** Begin Passage to read **

The statistics are staggering, yet most people entering their second marriage believe they’ll beat the odds. After all, they’ve learned from their mistakes, chosen better this time, and are more mature than they were in their twenties. But the numbers tell a different story: 67% of second marriages end in divorce. Third marriages fare even worse at 73%. The question isn’t whether people are choosing the wrong partners—it’s whether they’re equipped with the skills that love actually requires.
Michelle Hays knows this reality intimately. As a relationship thought leader, speaker, columnist, founder and host of the Monarch for Love Podcast, founder of the Love Literacy™ movement and creator of the 3D Emotional Reset framework, she has a weekly podcast with over 220 episodes across four seasons. She has dedicated her work to addressing what she calls Love Literacy™—the relationship skills we were never taught. Her mission stems from personal experience: after experiencing her own divorces—relationships where she loved deeply and desperately wanted to keep her family intact—she realized a painful truth: she had previously walked away because she felt unloved and unseen. Those experiences became a powerful catalyst for growth, launching her on a journey to understand why loving someone isn’t enough to keep a marriage together—and what’s actually required to build a relationship that lasts.

** End Passage to read **

* [Goal of the exercise]: According to the passage on second marriages, why do most people entering a second marriage believe they will beat the odds? Answer in one to three sentences.

** Begin Dataset extract **

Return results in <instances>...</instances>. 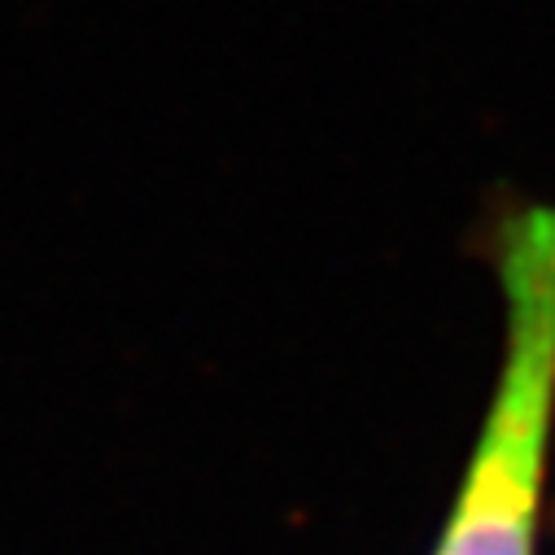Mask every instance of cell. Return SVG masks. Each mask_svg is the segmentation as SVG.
I'll return each instance as SVG.
<instances>
[{
	"mask_svg": "<svg viewBox=\"0 0 555 555\" xmlns=\"http://www.w3.org/2000/svg\"><path fill=\"white\" fill-rule=\"evenodd\" d=\"M507 341L481 438L434 555H533L555 429V202L499 223Z\"/></svg>",
	"mask_w": 555,
	"mask_h": 555,
	"instance_id": "6da1fadb",
	"label": "cell"
}]
</instances>
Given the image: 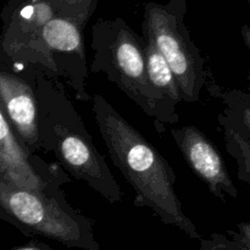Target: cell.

** End Dataset extract **

* [Result]: They believe they have learned from their mistakes, chosen better this time, and become more mature than they were in their twenties.